● Description of the task: Every entry below should be printed again exactly as it reads.
———
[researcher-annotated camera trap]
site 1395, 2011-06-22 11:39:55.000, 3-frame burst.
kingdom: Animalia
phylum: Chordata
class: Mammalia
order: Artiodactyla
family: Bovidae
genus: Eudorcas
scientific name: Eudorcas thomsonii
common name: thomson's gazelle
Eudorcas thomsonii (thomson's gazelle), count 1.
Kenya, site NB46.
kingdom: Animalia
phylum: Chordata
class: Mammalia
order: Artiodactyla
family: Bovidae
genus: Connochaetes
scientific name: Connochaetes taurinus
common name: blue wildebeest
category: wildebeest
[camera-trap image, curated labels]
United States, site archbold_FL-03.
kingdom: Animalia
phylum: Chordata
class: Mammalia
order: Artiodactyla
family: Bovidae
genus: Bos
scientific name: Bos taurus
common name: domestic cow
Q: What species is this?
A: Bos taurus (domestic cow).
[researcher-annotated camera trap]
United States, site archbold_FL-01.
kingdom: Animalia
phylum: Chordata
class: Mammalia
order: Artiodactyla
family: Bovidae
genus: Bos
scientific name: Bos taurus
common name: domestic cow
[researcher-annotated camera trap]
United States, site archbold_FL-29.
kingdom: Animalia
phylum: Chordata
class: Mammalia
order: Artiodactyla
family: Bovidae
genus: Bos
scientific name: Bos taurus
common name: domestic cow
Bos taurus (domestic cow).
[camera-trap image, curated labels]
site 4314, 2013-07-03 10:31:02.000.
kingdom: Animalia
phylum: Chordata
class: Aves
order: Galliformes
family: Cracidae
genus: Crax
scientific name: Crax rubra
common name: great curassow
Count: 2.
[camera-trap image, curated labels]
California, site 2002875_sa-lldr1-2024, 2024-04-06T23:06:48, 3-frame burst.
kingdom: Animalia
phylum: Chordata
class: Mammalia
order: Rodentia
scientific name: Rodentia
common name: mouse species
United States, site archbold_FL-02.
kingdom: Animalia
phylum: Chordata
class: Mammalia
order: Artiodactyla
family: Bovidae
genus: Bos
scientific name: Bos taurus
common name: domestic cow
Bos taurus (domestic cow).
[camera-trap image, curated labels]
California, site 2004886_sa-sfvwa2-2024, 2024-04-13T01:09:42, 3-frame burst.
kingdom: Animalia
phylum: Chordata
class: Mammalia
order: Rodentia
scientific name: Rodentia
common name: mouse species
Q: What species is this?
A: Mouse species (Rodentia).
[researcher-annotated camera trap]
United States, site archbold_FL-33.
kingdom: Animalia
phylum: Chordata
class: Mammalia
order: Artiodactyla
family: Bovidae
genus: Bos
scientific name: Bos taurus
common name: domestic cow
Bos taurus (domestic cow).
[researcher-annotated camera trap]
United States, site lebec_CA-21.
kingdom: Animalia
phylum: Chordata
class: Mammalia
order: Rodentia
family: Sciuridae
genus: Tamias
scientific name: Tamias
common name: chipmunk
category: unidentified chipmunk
———
● Completed task:
[researcher-annotated camera trap]
site 1395, 2011-06-22 11:39:55.000, 3-frame burst.
kingdom: Animalia
phylum: Chordata
class: Mammalia
order: Artiodactyla
family: Bovidae
genus: Eudorcas
scientific name: Eudorcas thomsonii
common name: thomson's gazelle
Eudorcas thomsonii (thomson's gazelle), count 1.
Kenya, site NB46.
kingdom: Animalia
phylum: Chordata
class: Mammalia
order: Artiodactyla
family: Bovidae
genus: Connochaetes
scientific name: Connochaetes taurinus
common name: blue wildebeest
category: wildebeest
[camera-trap image, curated labels]
United States, site archbold_FL-03.
kingdom: Animalia
phylum: Chordata
class: Mammalia
order: Artiodactyla
family: Bovidae
genus: Bos
scientific name: Bos taurus
common name: domestic cow
Q: What species is this?
A: Bos taurus (domestic cow).
[researcher-annotated camera trap]
United States, site archbold_FL-01.
kingdom: Animalia
phylum: Chordata
class: Mammalia
order: Artiodactyla
family: Bovidae
genus: Bos
scientific name: Bos taurus
common name: domestic cow
[researcher-annotated camera trap]
United States, site archbold_FL-29.
kingdom: Animalia
phylum: Chordata
class: Mammalia
order: Artiodactyla
family: Bovidae
genus: Bos
scientific name: Bos taurus
common name: domestic cow
Bos taurus (domestic cow).
[camera-trap image, curated labels]
site 4314, 2013-07-03 10:31:02.000.
kingdom: Animalia
phylum: Chordata
class: Aves
order: Galliformes
family: Cracidae
genus: Crax
scientific name: Crax rubra
common name: great curassow
Count: 2.
[camera-trap image, curated labels]
California, site 2002875_sa-lldr1-2024, 2024-04-06T23:06:48, 3-frame burst.
kingdom: Animalia
phylum: Chordata
class: Mammalia
order: Rodentia
scientific name: Rodentia
common name: mouse species
United States, site archbold_FL-02.
kingdom: Animalia
phylum: Chordata
class: Mammalia
order: Artiodactyla
family: Bovidae
genus: Bos
scientific name: Bos taurus
common name: domestic cow
Bos taurus (domestic cow).
[camera-trap image, curated labels]
California, site 2004886_sa-sfvwa2-2024, 2024-04-13T01:09:42, 3-frame burst.
kingdom: Animalia
phylum: Chordata
class: Mammalia
order: Rodentia
scientific name: Rodentia
common name: mouse species
Q: What species is this?
A: Mouse species (Rodentia).
[researcher-annotated camera trap]
United States, site archbold_FL-33.
kingdom: Animalia
phylum: Chordata
class: Mammalia
order: Artiodactyla
family: Bovidae
genus: Bos
scientific name: Bos taurus
common name: domestic cow
Bos taurus (domestic cow).
[researcher-annotated camera trap]
United States, site lebec_CA-21.
kingdom: Animalia
phylum: Chordata
class: Mammalia
order: Rodentia
family: Sciuridae
genus: Tamias
scientific name: Tamias
common name: chipmunk
category: unidentified chipmunk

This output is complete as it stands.